By Sophia Siddiqui
Race & Class Journal
April 2nd, 2020
Feminism for the 99%: a manifesto By CINZIA ARRUZZA, TITHI BHATTACHARYA and NANCY FRASER (London and New York: Verso, 2019), 85 pp., £7.99.
Witches, Witch-hunting and Women
By Silvia Federici (Oakland, CA: PM Press, 2018), 97 pp., £12.99.
I understand my mother’s reluctance to identify with the term feminism. I can
imagine my grandmother’s disdain for the word, despite being a relentless advocate for women’s education in Pakistan all her life. Feminism’s historical entanglement with racism is part of its DNA. Whether it’s the racism of women within the pro-choice movement who pursued eugenicist aims; the justification of anti-Muslim racism in Europe in the name of women’s rights; the framing of post-9/11 wars in the Middle East as missions to liberate Muslim women from Muslim men,1 or the CEO women hailed as champions for ‘breaking the glass ceiling while leaving the vast majority to clean up the shards’ – feminism today, viewed from one direction, is a feminism for the 1 per cent.

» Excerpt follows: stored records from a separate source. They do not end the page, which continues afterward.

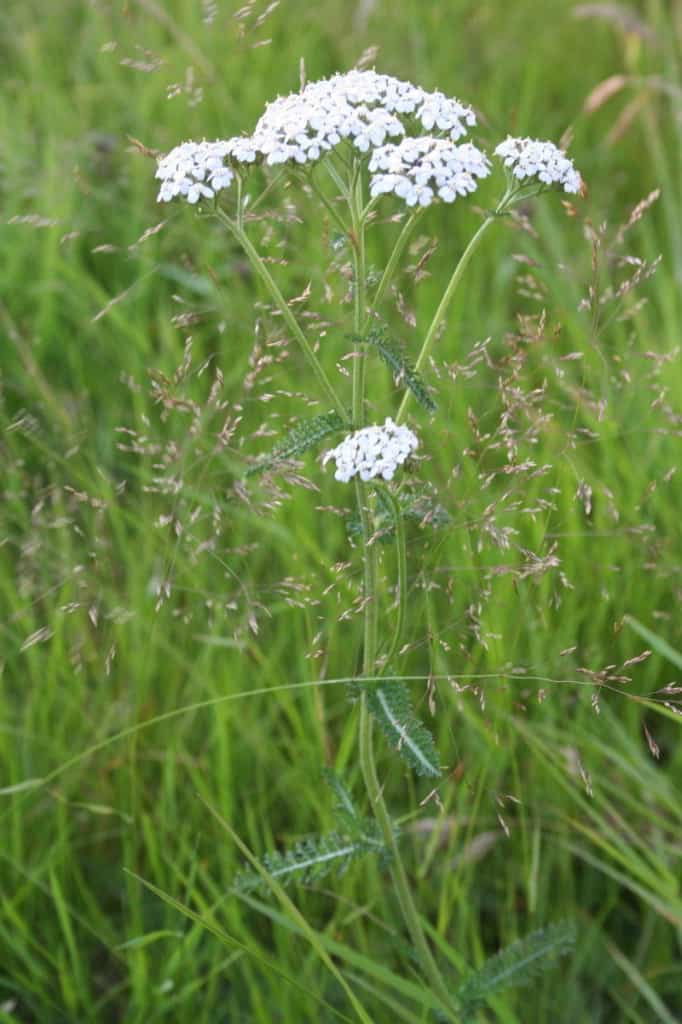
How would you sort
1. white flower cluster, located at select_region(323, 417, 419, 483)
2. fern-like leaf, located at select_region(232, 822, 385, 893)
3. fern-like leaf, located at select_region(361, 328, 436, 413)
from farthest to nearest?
fern-like leaf, located at select_region(232, 822, 385, 893) < fern-like leaf, located at select_region(361, 328, 436, 413) < white flower cluster, located at select_region(323, 417, 419, 483)

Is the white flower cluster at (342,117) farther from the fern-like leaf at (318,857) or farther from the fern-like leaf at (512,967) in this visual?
the fern-like leaf at (512,967)

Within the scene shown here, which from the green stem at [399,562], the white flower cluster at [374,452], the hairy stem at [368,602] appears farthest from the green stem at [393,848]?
the white flower cluster at [374,452]

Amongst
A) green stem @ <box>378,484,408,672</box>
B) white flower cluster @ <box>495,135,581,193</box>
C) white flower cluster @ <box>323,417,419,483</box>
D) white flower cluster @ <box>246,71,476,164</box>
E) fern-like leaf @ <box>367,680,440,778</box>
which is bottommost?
fern-like leaf @ <box>367,680,440,778</box>

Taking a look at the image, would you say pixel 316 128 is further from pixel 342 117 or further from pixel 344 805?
pixel 344 805

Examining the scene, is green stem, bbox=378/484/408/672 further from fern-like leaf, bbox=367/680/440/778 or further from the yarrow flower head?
the yarrow flower head

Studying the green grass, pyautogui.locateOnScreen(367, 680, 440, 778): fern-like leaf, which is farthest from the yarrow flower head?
pyautogui.locateOnScreen(367, 680, 440, 778): fern-like leaf

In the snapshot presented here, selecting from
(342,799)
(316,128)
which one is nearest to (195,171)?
(316,128)

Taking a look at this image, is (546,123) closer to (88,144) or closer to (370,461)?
(88,144)

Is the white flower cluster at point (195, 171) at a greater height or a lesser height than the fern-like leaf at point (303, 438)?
greater
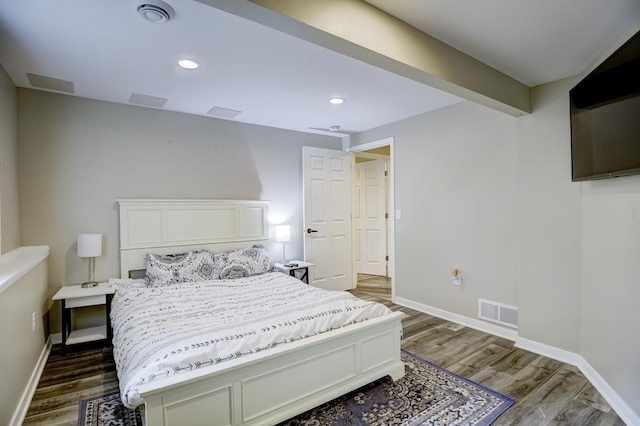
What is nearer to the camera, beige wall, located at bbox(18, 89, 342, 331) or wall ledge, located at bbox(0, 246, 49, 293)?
wall ledge, located at bbox(0, 246, 49, 293)

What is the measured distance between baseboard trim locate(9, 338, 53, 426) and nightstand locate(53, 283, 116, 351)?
16cm

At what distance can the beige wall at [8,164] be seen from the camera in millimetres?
2498

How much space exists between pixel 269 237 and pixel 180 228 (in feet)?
3.80

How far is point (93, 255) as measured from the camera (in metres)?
3.10

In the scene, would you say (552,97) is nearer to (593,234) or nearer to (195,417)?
(593,234)

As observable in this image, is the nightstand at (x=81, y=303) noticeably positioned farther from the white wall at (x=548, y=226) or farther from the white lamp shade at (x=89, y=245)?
the white wall at (x=548, y=226)

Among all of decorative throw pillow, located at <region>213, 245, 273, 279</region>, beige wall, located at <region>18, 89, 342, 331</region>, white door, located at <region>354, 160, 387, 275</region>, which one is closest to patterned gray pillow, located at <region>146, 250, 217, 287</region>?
decorative throw pillow, located at <region>213, 245, 273, 279</region>

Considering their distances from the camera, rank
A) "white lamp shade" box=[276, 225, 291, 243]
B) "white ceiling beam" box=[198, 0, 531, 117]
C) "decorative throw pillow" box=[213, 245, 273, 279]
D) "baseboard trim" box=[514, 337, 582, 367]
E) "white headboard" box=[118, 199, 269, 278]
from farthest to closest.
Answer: "white lamp shade" box=[276, 225, 291, 243]
"decorative throw pillow" box=[213, 245, 273, 279]
"white headboard" box=[118, 199, 269, 278]
"baseboard trim" box=[514, 337, 582, 367]
"white ceiling beam" box=[198, 0, 531, 117]

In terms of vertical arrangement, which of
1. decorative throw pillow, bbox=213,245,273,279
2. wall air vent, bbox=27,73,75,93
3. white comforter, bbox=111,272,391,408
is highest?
wall air vent, bbox=27,73,75,93

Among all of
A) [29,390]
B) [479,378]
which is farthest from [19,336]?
[479,378]

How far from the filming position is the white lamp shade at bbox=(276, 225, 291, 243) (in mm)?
4254

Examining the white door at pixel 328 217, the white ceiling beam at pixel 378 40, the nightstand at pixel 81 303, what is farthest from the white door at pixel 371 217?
the nightstand at pixel 81 303

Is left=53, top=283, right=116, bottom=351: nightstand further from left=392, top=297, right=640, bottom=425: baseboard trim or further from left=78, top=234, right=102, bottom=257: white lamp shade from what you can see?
left=392, top=297, right=640, bottom=425: baseboard trim

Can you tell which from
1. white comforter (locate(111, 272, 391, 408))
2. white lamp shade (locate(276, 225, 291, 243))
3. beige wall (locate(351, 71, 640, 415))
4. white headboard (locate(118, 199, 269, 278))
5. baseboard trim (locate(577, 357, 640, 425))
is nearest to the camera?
white comforter (locate(111, 272, 391, 408))
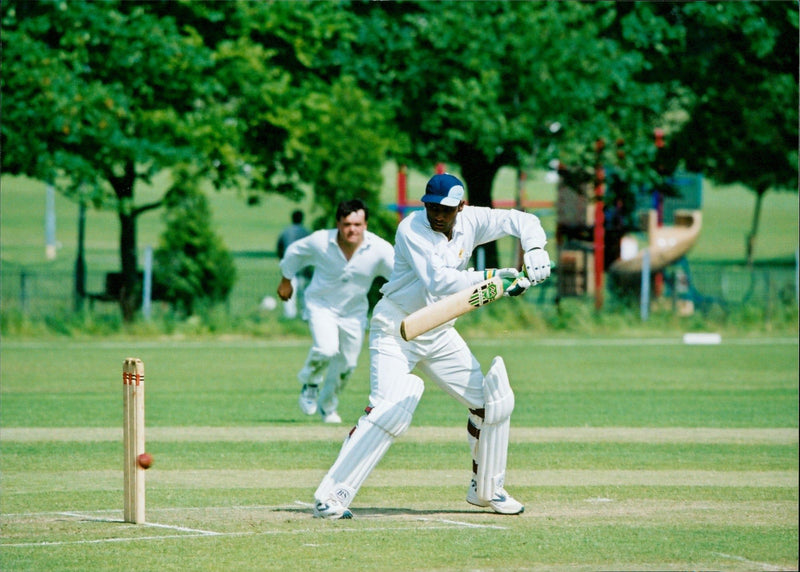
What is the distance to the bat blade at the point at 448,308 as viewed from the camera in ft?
24.8

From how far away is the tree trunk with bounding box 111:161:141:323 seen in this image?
2455cm

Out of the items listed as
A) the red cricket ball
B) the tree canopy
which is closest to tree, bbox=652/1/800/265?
the tree canopy

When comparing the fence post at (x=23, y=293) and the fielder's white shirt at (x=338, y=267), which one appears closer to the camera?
the fielder's white shirt at (x=338, y=267)

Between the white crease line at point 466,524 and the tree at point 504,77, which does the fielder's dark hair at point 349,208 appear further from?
the tree at point 504,77

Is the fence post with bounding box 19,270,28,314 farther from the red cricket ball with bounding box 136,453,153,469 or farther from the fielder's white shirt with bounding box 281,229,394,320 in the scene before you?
the red cricket ball with bounding box 136,453,153,469

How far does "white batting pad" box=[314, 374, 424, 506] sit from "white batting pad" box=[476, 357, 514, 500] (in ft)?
1.47

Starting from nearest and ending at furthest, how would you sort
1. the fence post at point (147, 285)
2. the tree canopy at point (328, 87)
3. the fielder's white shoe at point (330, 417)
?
1. the fielder's white shoe at point (330, 417)
2. the tree canopy at point (328, 87)
3. the fence post at point (147, 285)

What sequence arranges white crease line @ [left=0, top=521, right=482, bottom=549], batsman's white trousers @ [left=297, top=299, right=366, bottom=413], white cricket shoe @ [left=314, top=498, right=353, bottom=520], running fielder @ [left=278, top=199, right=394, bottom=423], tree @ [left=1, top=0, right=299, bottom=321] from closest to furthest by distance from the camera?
white crease line @ [left=0, top=521, right=482, bottom=549] → white cricket shoe @ [left=314, top=498, right=353, bottom=520] → running fielder @ [left=278, top=199, right=394, bottom=423] → batsman's white trousers @ [left=297, top=299, right=366, bottom=413] → tree @ [left=1, top=0, right=299, bottom=321]

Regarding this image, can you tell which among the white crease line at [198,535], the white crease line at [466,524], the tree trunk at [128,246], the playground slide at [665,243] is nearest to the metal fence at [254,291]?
the tree trunk at [128,246]

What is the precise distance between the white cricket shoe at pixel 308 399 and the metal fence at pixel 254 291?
11909mm

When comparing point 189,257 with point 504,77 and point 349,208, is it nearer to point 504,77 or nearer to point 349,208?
point 504,77

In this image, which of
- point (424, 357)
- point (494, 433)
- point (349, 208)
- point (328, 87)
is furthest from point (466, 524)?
point (328, 87)

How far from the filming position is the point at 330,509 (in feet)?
25.2

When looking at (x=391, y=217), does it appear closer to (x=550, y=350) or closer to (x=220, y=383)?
(x=550, y=350)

Feminism for the 99%, an 85-page manifesto, has no interest in breaking glass ceilings: ‘far from celebrating women CEOs who occupy corner offices, we want to get rid of CEOs and corner offices’. In a searing anti-capitalist manifesto written by three scholar-activists based in the US, Feminism for the 99% stands for all who are exploited, dominated and oppressed. It rejects liberal feminism, which ‘supplies the perfect alibi for neoliberalism, cloaking regressive policies in an aura of emancipation’ and posits capitalism as the source of the current crisis we face. In its attempts to ‘reorientate feminist struggles in a time of political confusion’ (p. 63), the manifesto acts as an important anchor. Combining theory, rhetoric and principle, it reads as a call to arms.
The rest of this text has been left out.